→ Problem details
Quote the data below in full, please, without altering anything.

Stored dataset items
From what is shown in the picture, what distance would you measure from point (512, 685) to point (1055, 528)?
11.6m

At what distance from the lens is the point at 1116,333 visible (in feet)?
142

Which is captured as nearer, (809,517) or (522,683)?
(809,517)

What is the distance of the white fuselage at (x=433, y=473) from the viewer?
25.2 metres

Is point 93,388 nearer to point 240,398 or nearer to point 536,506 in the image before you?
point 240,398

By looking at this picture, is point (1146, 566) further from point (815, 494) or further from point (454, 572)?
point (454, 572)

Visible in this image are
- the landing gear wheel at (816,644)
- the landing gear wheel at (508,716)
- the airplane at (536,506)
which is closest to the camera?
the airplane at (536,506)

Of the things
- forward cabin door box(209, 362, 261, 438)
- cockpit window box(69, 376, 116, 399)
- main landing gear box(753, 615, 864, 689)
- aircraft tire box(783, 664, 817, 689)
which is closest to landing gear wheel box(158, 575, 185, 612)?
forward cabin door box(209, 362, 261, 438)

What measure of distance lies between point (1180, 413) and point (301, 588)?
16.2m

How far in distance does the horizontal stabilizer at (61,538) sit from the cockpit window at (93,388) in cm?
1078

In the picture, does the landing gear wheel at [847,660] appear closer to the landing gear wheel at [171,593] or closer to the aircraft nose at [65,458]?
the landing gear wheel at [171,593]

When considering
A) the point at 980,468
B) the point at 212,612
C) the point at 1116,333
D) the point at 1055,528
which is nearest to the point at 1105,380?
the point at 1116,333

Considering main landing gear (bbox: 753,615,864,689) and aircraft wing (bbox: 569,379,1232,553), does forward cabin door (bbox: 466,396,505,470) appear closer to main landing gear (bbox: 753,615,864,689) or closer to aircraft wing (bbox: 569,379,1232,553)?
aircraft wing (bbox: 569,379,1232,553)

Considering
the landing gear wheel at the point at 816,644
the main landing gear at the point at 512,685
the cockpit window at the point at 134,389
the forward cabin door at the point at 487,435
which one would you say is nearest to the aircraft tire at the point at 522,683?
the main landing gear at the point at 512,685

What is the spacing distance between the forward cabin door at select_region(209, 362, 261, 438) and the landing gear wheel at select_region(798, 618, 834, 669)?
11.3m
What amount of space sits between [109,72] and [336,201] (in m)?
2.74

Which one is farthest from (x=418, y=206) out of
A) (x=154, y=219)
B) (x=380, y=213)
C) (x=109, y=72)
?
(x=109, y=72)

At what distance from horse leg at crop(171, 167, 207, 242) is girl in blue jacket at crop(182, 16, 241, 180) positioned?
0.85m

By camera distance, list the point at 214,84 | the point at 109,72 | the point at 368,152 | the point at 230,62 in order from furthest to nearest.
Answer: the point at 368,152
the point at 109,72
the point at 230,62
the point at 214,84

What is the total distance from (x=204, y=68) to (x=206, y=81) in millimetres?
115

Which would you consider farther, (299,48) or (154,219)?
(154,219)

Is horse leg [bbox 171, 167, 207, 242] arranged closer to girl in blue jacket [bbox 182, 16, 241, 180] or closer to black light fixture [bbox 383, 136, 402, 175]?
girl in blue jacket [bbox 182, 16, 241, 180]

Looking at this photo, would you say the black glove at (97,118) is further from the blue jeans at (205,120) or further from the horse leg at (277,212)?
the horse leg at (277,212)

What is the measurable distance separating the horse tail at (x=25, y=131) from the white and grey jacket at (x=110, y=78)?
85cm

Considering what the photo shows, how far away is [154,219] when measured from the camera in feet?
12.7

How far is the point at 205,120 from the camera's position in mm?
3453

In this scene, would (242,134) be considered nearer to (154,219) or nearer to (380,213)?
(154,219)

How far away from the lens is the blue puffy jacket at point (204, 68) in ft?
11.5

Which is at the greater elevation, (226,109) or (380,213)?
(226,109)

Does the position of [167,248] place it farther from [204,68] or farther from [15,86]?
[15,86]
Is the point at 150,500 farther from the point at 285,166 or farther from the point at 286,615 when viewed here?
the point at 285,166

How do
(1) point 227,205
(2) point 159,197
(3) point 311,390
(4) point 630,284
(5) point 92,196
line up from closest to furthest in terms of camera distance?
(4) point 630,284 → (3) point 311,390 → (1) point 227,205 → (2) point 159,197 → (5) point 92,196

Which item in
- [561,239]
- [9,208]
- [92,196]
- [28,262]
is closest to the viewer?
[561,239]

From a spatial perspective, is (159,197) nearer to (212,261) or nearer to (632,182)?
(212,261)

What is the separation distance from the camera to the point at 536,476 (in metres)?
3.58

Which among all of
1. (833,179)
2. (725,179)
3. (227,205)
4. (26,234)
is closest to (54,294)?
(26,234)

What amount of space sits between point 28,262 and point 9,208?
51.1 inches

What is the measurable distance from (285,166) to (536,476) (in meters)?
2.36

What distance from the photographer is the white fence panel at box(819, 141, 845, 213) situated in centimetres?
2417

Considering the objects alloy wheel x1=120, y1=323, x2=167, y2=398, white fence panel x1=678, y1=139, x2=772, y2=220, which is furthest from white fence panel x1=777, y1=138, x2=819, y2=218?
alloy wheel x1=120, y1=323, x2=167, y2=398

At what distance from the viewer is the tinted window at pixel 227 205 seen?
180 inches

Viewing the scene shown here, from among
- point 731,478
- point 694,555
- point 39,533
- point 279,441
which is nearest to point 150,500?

→ Output
From what is shown in the picture, what distance would you measure from point (512, 685) to point (1055, 528)?
11.6m

At what distance from the lens is the point at 1116,333 visible (in feet)?
142

Which is captured as nearer, (809,517) or (522,683)?
(809,517)

What is the distance of the white fuselage at (x=433, y=473) from the viewer?
25.2 metres

Is point 93,388 nearer to point 240,398 or nearer to point 536,506 in the image before you?
point 240,398

By looking at this picture, is point (1146, 566) further from point (815, 494) or further from point (454, 572)?
point (454, 572)

Visible in this image are
- the landing gear wheel at (816,644)
- the landing gear wheel at (508,716)
- the airplane at (536,506)
which is closest to the camera?
the airplane at (536,506)

Of the things
- forward cabin door box(209, 362, 261, 438)
- cockpit window box(69, 376, 116, 399)
- main landing gear box(753, 615, 864, 689)
- aircraft tire box(783, 664, 817, 689)
which is closest to landing gear wheel box(158, 575, 185, 612)?
forward cabin door box(209, 362, 261, 438)

What measure of distance lies between point (1180, 413) and point (301, 588)?
16.2m

How far in distance does the horizontal stabilizer at (61,538) sit from the cockpit window at (93,388) in cm?
1078

In the picture, does the landing gear wheel at [847,660] appear closer to the landing gear wheel at [171,593] or closer to the aircraft nose at [65,458]?
the landing gear wheel at [171,593]

When considering
A) the point at 980,468
B) the point at 212,612
C) the point at 1116,333
D) the point at 1055,528
which is nearest to the point at 1105,380?
the point at 1116,333

Considering main landing gear (bbox: 753,615,864,689) and aircraft wing (bbox: 569,379,1232,553), does forward cabin door (bbox: 466,396,505,470) appear closer to main landing gear (bbox: 753,615,864,689) or closer to aircraft wing (bbox: 569,379,1232,553)?
aircraft wing (bbox: 569,379,1232,553)

Considering
the landing gear wheel at the point at 816,644
the main landing gear at the point at 512,685
the cockpit window at the point at 134,389
the forward cabin door at the point at 487,435
which one would you say is nearest to the aircraft tire at the point at 522,683?
the main landing gear at the point at 512,685

What is the spacing distance between the forward cabin door at select_region(209, 362, 261, 438) and the landing gear wheel at select_region(798, 618, 834, 669)?
11.3m
What amount of space sits between [109,72] and [336,201] (in m)?
2.74

Which one is farthest from (x=418, y=206) out of
A) (x=154, y=219)
B) (x=380, y=213)
C) (x=109, y=72)
?
(x=109, y=72)

At what distance from horse leg at crop(171, 167, 207, 242) is girl in blue jacket at crop(182, 16, 241, 180) positioned?
0.85m

By camera distance, list the point at 214,84 | the point at 109,72 | the point at 368,152 | the point at 230,62 in order from furthest to nearest.
Answer: the point at 368,152
the point at 109,72
the point at 230,62
the point at 214,84

What is the total distance from (x=204, y=68) to (x=206, y=81) in millimetres?
115

Which would you consider farther, (299,48) or (154,219)?
(154,219)

Is horse leg [bbox 171, 167, 207, 242] arranged closer to girl in blue jacket [bbox 182, 16, 241, 180] or closer to black light fixture [bbox 383, 136, 402, 175]?
girl in blue jacket [bbox 182, 16, 241, 180]

Looking at this photo, would you say the black glove at (97,118) is further from the blue jeans at (205,120) or further from the horse leg at (277,212)?
the horse leg at (277,212)

What is the measurable distance separating the horse tail at (x=25, y=131) from the white and grey jacket at (x=110, y=78)?
85cm

Considering what the photo shows, how far away is [154,219] when measured from the camera in feet?
12.7

How far is the point at 205,120 from the camera's position in mm?
3453

In this scene, would (242,134) be considered nearer to (154,219) or nearer to (380,213)?
(154,219)

How far away from the lens is the blue puffy jacket at point (204, 68) in ft?
11.5

Which is at the greater elevation, (226,109) or (380,213)?
(226,109)

Does the position of [167,248] place it farther from [204,68] or farther from [15,86]?
[15,86]
Is the point at 150,500 farther from the point at 285,166 or farther from the point at 286,615 when viewed here?
the point at 285,166

How do
(1) point 227,205
(2) point 159,197
(3) point 311,390
(4) point 630,284
(5) point 92,196
line up from closest to furthest in terms of camera distance?
(4) point 630,284 → (3) point 311,390 → (1) point 227,205 → (2) point 159,197 → (5) point 92,196

Which item in
- [561,239]
- [9,208]
- [92,196]
- [28,262]
is closest to the viewer?
[561,239]

From a spatial perspective, is (159,197) nearer to (212,261) or nearer to (632,182)?
(212,261)

What is the separation distance from the camera to the point at 536,476 (in metres)?
3.58

Which among all of
1. (833,179)
2. (725,179)
3. (227,205)
4. (26,234)
is closest to (54,294)?
(26,234)

What amount of space sits between point 28,262 and point 9,208?
51.1 inches

What is the measurable distance from (285,166) to (536,476) (in meters)?
2.36

What distance from the photographer is the white fence panel at box(819, 141, 845, 213) situated in centimetres?
2417

Considering the objects alloy wheel x1=120, y1=323, x2=167, y2=398, white fence panel x1=678, y1=139, x2=772, y2=220, which is furthest from white fence panel x1=777, y1=138, x2=819, y2=218?
alloy wheel x1=120, y1=323, x2=167, y2=398

At what distance from the viewer is the tinted window at pixel 227 205 seen?
180 inches

Viewing the scene shown here, from among
- point 731,478
- point 694,555
- point 39,533
- point 279,441
which is nearest to point 150,500?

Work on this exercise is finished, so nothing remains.